Per i risparmiatori italiani ed europei, una potenziale alternativa ai titoli di stato della zona euro sono le obbligazioni societarie di emittenti di qualità alta e medio alta (i cosiddetti corporate bond con rating investment grade). Secondo gli esperti, infatti, questa tipologia di titoli che rientra tra le asset class obbligazionarie sulle quali la BCE potrà investire ogni mese sul mercato, sono destinati a vedere rafforzate le quotazioni mentre i rendimenti (che si muovono in direzione opposta ai prezzi) dovrebbero scendere ulteriormente.

Si tratta di titoli che offrono attualmente, in base gli indici Barclays, tra lo 0,92% annuo (Euro aggregare corporate euro 3-7 anni) e l’1,68% (Euro aggregate corporate euro oltre 7 anni): anche per questo, i margini per ulteriori ingenti riduzione dei tassi sono piuttosto esigue. Ecco che allora la differenza la potrà fare la selezione dei settori.

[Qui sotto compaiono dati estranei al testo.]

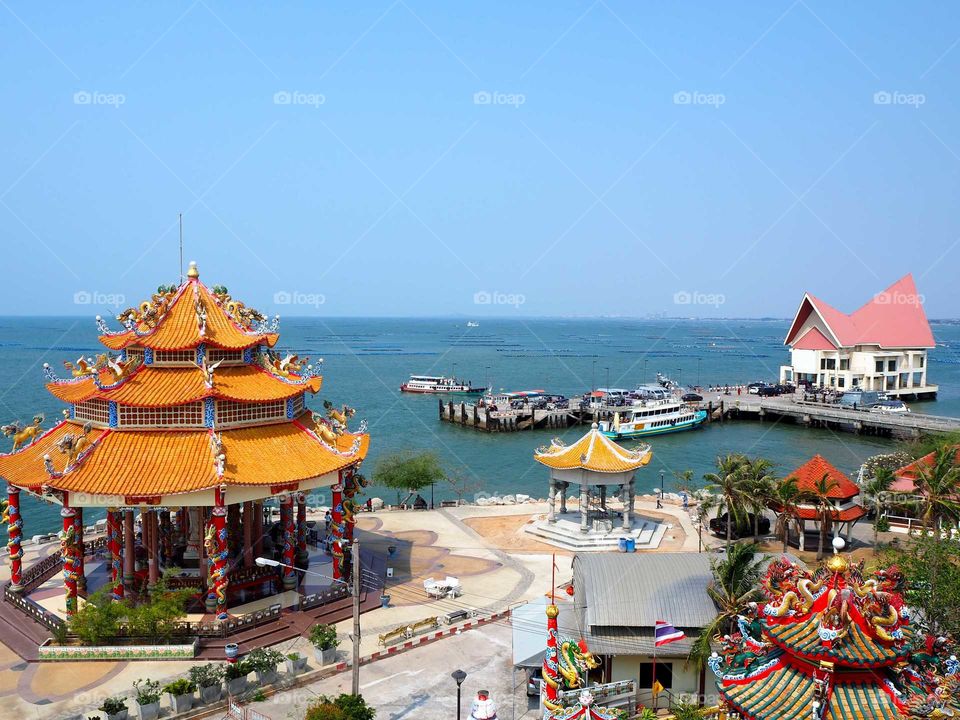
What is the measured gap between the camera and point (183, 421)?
2638 cm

A questo proposito, uno studio di una importante investment bank svizzera ha evidenziato che ci sarebbero tre settori che, più degli altri, potrebbero avvantaggiarsi nei prossimi mesi: i media, i viaggi e il tempo libero, e l’automotive.

Come sono arrivati a preferire questi settori? Hanno posto alcuni filtri, due dei quali di maggiore importanza. In primis è stato posto ampio rilievo all’esposizione al ciclo economico. Dal momento che la BCE sta rendendo i finanziamenti alle imprese della zona euro sempre più accessibili e a tassi ridotti, le aziende più esposte al ciclo economico sono avvantaggiate. In secondo luogo, sono state privilegiate le società poco correlate al prezzo del petrolio. Visto che le quotazioni dl greggio, a 38 dollari al barile, risultano pari al +40% rispetto ai minimi di gennaio, e che il consenso degli analisti stima un prezzo del petrolio intorno a 46 dollari a fine anno, esistono maggiori rischi di calo dagli attuali prezzi che di rialzo: meglio quindi che gli emittenti obbligazionari risultino piuttosto isolati dalle quotazioni del greggio.